Have you ever wondered how it would be to spend Christmas vacation in old Mexico, enjoying the fiestas, siestas and basking under the clear blue Mexican skies? Seems like a great way to spend your Christmas vacation.

Forty families, consisting of 150 plus members, including children (of course), traveled from Salt Lake City, Cedar City and the Phoenix area to visit old Mexico with an agenda of humanitarian service. Each family who signed on with the non-profit organization “Families Helping Families,” contributed between $1500 and $2500 for the purchasing of land and materials, with an added commitment of time and donated labor to build homes for some very fortunate people in Rocky Point, Mexico. Their vans were loaded with gifts, tools, building supplies, furniture and toys as they crossed the border into Mexico.

Many of the families decided to put all of their resources into the service project, sacrificing the exchanging of Christmas gifts among family members so more of their resources could be donated to the Mexican people.

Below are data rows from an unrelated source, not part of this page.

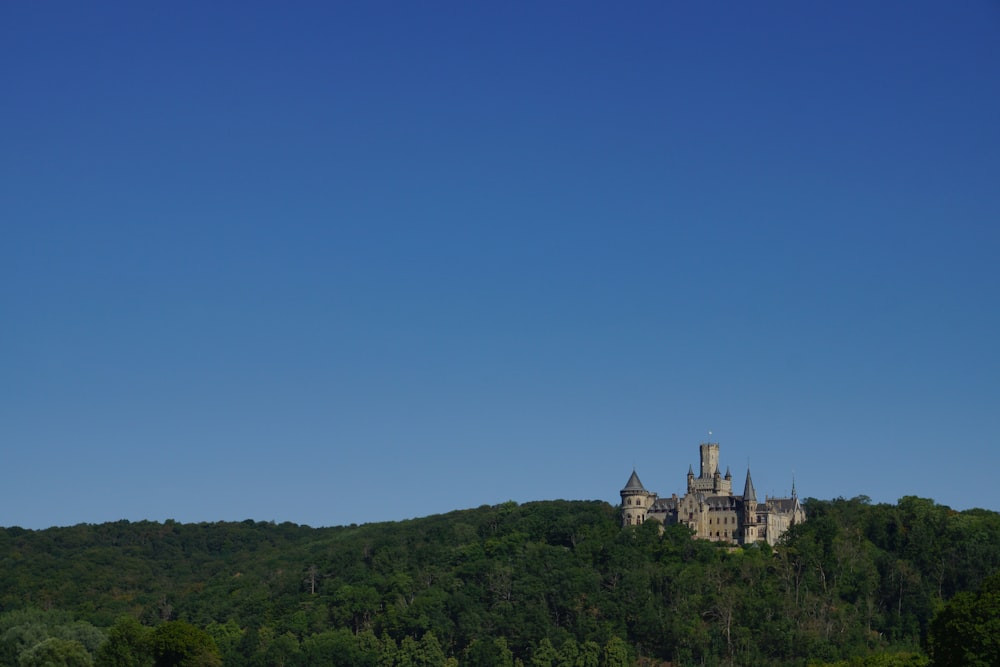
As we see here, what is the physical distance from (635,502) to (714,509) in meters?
11.1

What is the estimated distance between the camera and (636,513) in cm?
17238

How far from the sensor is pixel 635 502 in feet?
566


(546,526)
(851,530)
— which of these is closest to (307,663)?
(546,526)

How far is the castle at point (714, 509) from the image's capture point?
531 ft

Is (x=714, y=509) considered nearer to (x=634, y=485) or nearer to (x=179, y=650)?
(x=634, y=485)

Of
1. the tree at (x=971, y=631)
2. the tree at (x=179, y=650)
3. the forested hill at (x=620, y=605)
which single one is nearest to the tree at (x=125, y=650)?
the forested hill at (x=620, y=605)

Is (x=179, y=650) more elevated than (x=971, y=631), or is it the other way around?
(x=971, y=631)

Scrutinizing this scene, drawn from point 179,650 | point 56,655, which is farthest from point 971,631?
point 56,655

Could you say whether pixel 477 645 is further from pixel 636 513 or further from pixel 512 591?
pixel 636 513

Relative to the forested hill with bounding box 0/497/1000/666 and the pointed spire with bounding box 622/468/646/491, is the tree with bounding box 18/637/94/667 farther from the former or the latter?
the pointed spire with bounding box 622/468/646/491

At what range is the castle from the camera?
162 meters

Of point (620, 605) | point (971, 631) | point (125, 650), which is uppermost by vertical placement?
point (620, 605)

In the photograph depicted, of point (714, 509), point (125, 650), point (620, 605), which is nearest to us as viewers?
point (125, 650)

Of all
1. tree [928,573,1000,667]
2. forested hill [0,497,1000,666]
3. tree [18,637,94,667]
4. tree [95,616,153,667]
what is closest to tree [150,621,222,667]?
forested hill [0,497,1000,666]
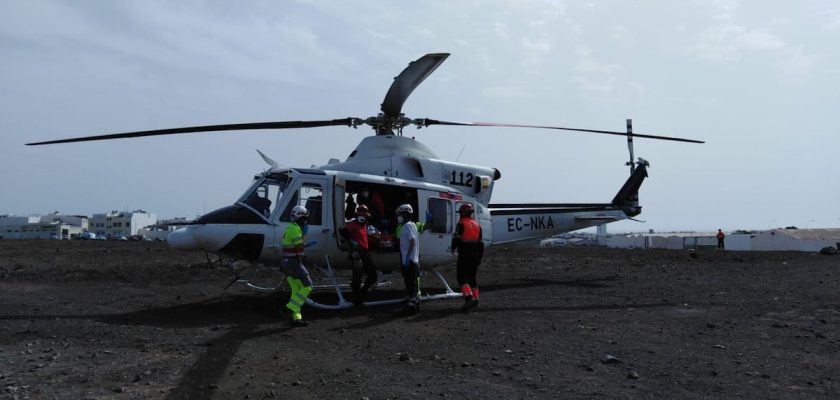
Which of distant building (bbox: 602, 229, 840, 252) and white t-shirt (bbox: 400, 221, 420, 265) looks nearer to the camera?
white t-shirt (bbox: 400, 221, 420, 265)

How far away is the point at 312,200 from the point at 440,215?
2625 mm

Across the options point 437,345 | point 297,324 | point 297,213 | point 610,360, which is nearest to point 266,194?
point 297,213

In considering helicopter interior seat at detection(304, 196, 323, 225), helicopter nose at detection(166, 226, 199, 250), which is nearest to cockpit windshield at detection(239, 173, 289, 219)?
helicopter interior seat at detection(304, 196, 323, 225)

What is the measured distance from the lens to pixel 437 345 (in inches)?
269

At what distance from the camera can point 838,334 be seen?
726 cm

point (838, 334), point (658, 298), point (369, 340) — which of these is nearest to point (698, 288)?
point (658, 298)

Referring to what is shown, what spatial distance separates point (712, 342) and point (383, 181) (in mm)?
5813

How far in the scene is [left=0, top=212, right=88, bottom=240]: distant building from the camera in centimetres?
10350

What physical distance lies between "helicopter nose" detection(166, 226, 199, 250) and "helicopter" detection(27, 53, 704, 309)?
0.01 m

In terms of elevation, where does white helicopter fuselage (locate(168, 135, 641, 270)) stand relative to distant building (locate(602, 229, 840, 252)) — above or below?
above

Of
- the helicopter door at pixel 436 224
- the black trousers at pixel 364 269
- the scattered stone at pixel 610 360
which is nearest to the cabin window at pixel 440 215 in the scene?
the helicopter door at pixel 436 224

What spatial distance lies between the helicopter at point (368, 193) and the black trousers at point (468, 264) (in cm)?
65

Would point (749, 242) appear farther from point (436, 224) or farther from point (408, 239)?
point (408, 239)

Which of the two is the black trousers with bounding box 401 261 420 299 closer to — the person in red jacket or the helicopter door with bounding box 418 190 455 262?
the person in red jacket
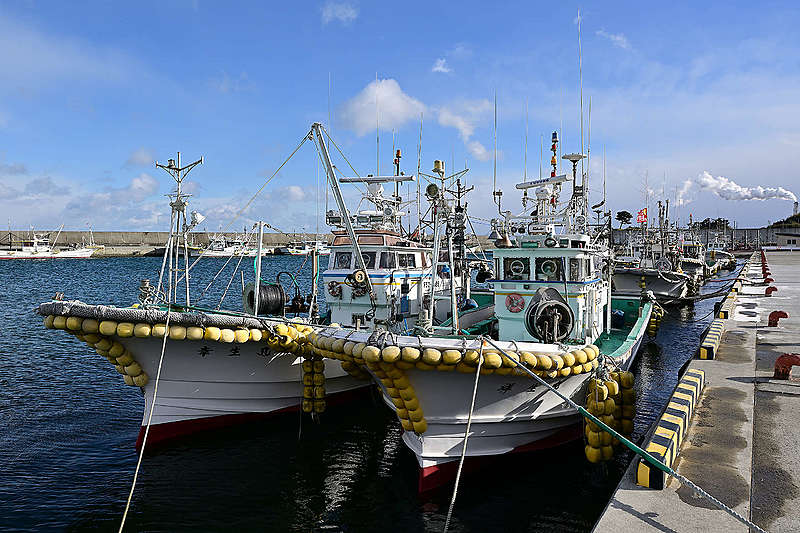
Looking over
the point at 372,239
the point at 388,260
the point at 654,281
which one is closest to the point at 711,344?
the point at 388,260

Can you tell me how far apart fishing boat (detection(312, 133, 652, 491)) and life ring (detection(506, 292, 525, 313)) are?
0.02 meters

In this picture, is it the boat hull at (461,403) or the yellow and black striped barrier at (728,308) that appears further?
the yellow and black striped barrier at (728,308)

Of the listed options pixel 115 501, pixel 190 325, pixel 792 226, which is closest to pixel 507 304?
pixel 190 325

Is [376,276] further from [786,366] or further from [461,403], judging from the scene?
[786,366]

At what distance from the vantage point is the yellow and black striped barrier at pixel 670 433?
661cm

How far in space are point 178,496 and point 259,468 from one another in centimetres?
171

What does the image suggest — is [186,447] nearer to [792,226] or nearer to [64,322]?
[64,322]

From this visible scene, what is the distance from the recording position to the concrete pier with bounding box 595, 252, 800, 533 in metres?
5.88

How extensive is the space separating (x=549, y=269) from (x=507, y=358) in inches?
186

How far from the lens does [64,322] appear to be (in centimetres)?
982

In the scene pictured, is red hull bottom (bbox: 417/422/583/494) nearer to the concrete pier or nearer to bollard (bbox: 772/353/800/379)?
the concrete pier

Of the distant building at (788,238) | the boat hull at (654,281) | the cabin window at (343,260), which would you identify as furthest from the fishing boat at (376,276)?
the distant building at (788,238)

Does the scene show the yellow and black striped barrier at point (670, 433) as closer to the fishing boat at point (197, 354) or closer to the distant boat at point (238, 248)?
the fishing boat at point (197, 354)

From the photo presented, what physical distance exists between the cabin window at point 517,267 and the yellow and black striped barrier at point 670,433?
14.1ft
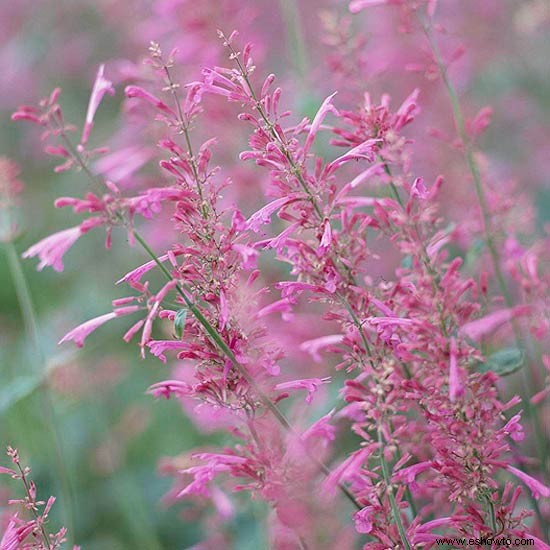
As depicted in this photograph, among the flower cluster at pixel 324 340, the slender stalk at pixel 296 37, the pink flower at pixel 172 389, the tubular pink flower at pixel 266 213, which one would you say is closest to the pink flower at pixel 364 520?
the flower cluster at pixel 324 340

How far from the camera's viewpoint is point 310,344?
1261 mm

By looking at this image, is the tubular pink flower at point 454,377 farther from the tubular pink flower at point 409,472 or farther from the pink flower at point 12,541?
the pink flower at point 12,541

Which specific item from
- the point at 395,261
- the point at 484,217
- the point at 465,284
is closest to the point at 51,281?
the point at 395,261

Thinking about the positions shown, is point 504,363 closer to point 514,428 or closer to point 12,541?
point 514,428

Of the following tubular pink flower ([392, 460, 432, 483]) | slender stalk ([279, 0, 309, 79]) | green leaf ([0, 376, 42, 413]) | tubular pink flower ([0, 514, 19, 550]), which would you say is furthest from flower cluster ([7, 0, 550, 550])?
slender stalk ([279, 0, 309, 79])

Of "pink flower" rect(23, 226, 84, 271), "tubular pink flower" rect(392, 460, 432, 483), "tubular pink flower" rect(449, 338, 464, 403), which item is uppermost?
"pink flower" rect(23, 226, 84, 271)

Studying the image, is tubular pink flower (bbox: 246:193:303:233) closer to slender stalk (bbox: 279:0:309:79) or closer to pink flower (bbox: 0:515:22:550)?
pink flower (bbox: 0:515:22:550)

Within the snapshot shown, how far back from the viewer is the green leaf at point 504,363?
51.0 inches

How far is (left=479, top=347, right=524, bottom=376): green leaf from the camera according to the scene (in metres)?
1.30

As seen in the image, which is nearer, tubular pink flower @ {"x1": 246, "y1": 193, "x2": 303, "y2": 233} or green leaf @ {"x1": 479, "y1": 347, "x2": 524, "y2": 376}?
tubular pink flower @ {"x1": 246, "y1": 193, "x2": 303, "y2": 233}

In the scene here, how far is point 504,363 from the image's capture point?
1330 mm

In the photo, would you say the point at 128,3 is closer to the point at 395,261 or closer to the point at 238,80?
the point at 395,261

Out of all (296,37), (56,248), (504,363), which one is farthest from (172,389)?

Upon arrival at the designated area, the crew of family members was ready to begin the project of building brick homes for some fortunate families living in Rocky Point. Each home was designed for three bedrooms, two bathrooms, a kitchen and a living room.

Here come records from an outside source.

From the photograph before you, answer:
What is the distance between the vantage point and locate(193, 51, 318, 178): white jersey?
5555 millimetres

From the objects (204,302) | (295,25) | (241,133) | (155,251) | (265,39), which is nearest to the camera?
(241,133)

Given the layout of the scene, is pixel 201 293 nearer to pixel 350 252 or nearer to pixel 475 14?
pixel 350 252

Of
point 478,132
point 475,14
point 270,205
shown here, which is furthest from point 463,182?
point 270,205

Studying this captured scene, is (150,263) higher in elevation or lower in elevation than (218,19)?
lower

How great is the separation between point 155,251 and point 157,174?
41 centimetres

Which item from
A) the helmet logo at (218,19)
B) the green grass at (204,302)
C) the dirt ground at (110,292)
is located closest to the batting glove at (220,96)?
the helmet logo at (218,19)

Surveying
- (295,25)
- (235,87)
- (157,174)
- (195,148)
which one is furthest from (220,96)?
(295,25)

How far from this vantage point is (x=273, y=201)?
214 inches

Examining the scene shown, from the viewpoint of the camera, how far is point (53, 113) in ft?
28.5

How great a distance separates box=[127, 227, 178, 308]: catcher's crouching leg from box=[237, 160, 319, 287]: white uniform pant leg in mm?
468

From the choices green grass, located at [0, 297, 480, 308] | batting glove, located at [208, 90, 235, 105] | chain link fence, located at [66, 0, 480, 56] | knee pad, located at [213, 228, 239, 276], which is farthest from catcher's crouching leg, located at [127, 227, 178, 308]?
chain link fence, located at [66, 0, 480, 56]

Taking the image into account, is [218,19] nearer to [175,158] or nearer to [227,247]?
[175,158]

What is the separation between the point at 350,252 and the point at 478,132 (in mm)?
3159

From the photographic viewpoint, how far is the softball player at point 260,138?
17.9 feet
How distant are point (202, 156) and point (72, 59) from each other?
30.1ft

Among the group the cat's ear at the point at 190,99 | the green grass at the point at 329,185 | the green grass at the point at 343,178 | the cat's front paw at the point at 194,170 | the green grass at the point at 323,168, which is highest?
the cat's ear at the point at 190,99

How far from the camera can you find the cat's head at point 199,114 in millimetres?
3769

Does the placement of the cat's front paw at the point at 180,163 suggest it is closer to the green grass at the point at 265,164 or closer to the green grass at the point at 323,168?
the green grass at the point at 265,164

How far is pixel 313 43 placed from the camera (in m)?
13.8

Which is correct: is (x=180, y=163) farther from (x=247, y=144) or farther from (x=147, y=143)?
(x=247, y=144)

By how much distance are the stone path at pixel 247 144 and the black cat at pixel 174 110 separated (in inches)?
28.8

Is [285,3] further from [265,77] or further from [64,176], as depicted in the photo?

Local contractors had the cement pads in place and the corners bricked up five high, so the workers could begin their project. Men, women and children mixed mortar, cut and placed bricks. The women especially liked to cut the bricks, as the men did the heavier work. Within three days, three houses were erected as far as they could be, complete with roofs, ready for the finish work. Within two or three months, families will be moving into the structures.

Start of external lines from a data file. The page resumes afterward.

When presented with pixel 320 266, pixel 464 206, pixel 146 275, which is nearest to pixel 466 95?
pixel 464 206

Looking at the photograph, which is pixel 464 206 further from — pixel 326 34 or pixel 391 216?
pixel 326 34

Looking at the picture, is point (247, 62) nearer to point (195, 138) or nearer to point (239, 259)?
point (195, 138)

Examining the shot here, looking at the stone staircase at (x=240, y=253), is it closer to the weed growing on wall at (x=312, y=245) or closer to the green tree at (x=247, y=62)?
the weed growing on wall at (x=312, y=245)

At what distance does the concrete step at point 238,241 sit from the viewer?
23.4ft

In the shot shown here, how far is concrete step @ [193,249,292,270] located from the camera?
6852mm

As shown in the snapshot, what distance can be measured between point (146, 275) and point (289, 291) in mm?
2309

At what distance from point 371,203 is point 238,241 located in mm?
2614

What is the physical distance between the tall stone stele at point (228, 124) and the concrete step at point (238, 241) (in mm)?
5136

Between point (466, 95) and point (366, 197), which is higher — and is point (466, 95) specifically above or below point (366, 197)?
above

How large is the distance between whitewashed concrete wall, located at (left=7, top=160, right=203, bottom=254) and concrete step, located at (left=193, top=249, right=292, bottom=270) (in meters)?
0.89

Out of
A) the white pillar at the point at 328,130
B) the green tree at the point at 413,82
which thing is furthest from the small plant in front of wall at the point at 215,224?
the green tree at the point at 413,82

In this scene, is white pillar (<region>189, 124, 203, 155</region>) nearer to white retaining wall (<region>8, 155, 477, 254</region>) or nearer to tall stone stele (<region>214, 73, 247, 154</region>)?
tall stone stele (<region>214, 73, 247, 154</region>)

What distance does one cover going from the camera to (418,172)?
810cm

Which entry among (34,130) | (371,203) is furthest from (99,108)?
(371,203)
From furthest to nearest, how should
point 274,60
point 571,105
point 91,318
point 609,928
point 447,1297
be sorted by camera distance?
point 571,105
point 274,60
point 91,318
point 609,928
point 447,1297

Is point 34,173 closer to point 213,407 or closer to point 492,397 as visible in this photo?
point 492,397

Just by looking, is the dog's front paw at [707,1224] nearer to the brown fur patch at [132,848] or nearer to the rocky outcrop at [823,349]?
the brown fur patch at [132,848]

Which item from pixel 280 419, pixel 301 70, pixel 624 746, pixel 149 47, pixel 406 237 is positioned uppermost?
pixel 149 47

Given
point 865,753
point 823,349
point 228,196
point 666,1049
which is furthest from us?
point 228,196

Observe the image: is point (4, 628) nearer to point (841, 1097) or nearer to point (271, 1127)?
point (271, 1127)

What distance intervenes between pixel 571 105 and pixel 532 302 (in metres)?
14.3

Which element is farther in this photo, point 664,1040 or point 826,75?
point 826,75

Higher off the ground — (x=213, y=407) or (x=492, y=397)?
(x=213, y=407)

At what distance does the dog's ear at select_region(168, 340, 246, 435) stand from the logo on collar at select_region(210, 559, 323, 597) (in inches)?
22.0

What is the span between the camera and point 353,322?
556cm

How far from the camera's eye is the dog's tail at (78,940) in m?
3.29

The children were shocked by the living conditions of many of the people who reside in Mexico. It was not uncommon to see mere blankets thrown over trees or bushes for shelter. Shacks were made from cardboard, pieces of tin, pallets tied together and any other materials that could be used to cover the shanties, in an effort to keep warm.

Greg Cox, a young man, spoke of humility as he observed the contrast of everyday living among the impoverished Mexicans, in contrast with the lavish resorts where visiting families spent their nights with most of the comforts of home, as others were exposed to the elements of cold and inconvenience.

It was not all work and no play for the families who signed on for the humanitarian project. Each family brought food, clothing and toys, and provided a Christmas party with turkey and all of the trimmings. They fed hundreds of very grateful Mexican people.

Robert (Gus) Cox, father of five, spoke of their newfound friends as happy, grateful and warm folks, who exhibited a humility and love for one another.

Some of the visiting girls were true blonde, blue-eyed girls who found they were admired and appreciated by both young and old as their complexions were in complete contrast with the brown-eyed, dark-skinned Mexicans. Little boys loved to touch their golden tresses and hug the light cheeks of the fair young ladies.

Some of the families were most eager to sign up for next year’s humanitarian service project. Perhaps the visit was a once-in-a-lifetime experience for some, as the families shared resources, labor and love to others who are not so fortunate in their living conditions and educational opportunities.

Many happy families traveled back home with stories to tell, and a new outlook on life. They had experienced first-hand the hardships that some endure, with optimism and gratitude towards those who gave them an opportunity to give of themselves and their resources to help someone else.